DINHEIRO – Como você avalia o governo Bolsonaro?

MIRANDA – Se você julgar o governo pelo que ele fala, é péssimo. Eu nunca vi um governo se expressar tão mal, principalmente o Bolsonaro e a “família real”. Só que isso, em termos pragmáticos, representa muito pouco. Do ponto de vista prático, eu acho o governo formidável. A agenda econômica talvez seja a melhor da história. A reforma da Previdência, todo mundo tentou e ninguém fez. Se passar a tributária, a mesma coisa. Há uma forte agenda de privatizações. O ganho de produtividade que pode vir com a privatização da Eletrobrás é absurdo. É um governo muito bom, que acaba subdimensionado porque o discurso é muito ruim.

DINHEIRO – Você investe em cirptoativos?

MIRANDA – Eu me interesso por critomoedas porque estão associadas a tecnologias realmente disruptivas. As empresas mais valiosas do mundo só chegaram onde estão por causa da tecnologia. Em termos de ativo, a criptomoeda traz uma possibilidade de retorno extraordinário. Aposte centavos para ganhar dólares. Se você põe R$ 100 em bitcoin e vem uma porrada negativa, você perde no máximo R$ 100. Mas se vem uma porrada positiva, você pode ganhar muito. Então eu acho que todo mundo deveria aplicar alguma coisa do portfólio de investimentos em criptomoeda.
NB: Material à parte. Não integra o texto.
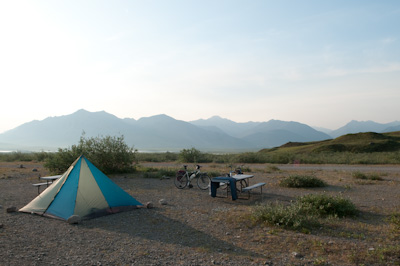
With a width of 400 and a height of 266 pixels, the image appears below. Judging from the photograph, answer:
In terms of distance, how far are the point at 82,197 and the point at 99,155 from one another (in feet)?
33.2

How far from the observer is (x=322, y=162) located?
28.7 meters

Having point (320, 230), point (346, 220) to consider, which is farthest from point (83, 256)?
point (346, 220)

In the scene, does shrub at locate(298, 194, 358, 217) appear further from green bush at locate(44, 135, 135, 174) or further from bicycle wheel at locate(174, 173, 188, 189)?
green bush at locate(44, 135, 135, 174)

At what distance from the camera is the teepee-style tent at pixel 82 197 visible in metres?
7.80

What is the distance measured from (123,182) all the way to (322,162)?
2071 centimetres

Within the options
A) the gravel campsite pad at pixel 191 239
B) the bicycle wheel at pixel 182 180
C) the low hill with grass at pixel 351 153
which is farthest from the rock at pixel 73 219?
the low hill with grass at pixel 351 153

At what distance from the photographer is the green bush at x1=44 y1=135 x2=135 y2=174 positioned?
55.5ft

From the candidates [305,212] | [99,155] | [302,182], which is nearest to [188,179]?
[302,182]

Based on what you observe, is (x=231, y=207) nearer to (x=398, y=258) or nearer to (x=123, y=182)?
(x=398, y=258)

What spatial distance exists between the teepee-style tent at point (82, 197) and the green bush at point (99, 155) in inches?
351

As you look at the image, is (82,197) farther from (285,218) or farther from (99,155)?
(99,155)

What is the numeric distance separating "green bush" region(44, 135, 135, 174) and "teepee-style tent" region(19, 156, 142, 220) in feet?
29.3

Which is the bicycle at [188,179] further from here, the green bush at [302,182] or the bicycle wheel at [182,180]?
the green bush at [302,182]

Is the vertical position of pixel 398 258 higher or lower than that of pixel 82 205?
lower
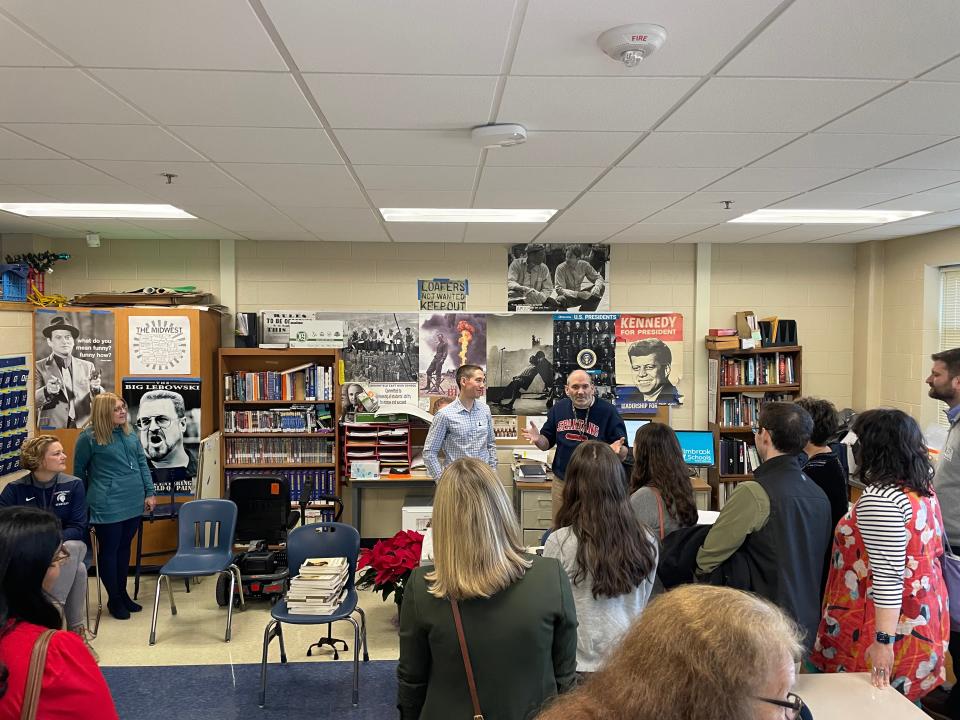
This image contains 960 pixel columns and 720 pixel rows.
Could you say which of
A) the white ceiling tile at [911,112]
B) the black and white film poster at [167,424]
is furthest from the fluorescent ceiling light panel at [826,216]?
the black and white film poster at [167,424]

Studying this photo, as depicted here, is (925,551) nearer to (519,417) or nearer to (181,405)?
(519,417)

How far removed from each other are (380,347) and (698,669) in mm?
5801

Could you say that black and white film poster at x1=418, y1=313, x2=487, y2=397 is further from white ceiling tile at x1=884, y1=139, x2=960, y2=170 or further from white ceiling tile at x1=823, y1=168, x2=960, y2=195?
white ceiling tile at x1=884, y1=139, x2=960, y2=170

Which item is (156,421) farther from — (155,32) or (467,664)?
(467,664)

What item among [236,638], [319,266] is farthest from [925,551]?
[319,266]

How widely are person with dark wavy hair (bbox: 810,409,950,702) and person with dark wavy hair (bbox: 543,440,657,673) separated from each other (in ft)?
2.64

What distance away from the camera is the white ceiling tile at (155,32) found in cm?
165

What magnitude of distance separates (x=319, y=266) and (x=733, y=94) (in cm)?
480

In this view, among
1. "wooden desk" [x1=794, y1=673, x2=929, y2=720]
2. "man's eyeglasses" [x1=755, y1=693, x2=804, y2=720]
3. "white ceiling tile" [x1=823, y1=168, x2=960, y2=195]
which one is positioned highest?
"white ceiling tile" [x1=823, y1=168, x2=960, y2=195]

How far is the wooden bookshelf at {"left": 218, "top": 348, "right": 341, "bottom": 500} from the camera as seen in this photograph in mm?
6152

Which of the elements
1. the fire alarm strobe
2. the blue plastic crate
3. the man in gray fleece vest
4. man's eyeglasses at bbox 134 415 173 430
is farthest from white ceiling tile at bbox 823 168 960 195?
the blue plastic crate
Ele é um excelente diversificador, que pode aumentar o retorno dentro de um dado grau de risco.

DINHEIRO – O Brasil está atrasado nas criptomoedas?

MIRANDA – Aqui a influência do sistema financeiro tradicional é muito grande. Além disso, não somos um grande polo tecnológico. Não somos o Vale do Silício, nem Israel, nem a China. A posição do Brasil é aguardar a regulação externa para definir a própria. Como moeda de troca, do varejo, ainda falta maturação. Acredito que a Wibx fará esse papel, para o qual foi prensada. Temos confiança de que ela pode se tornar importante.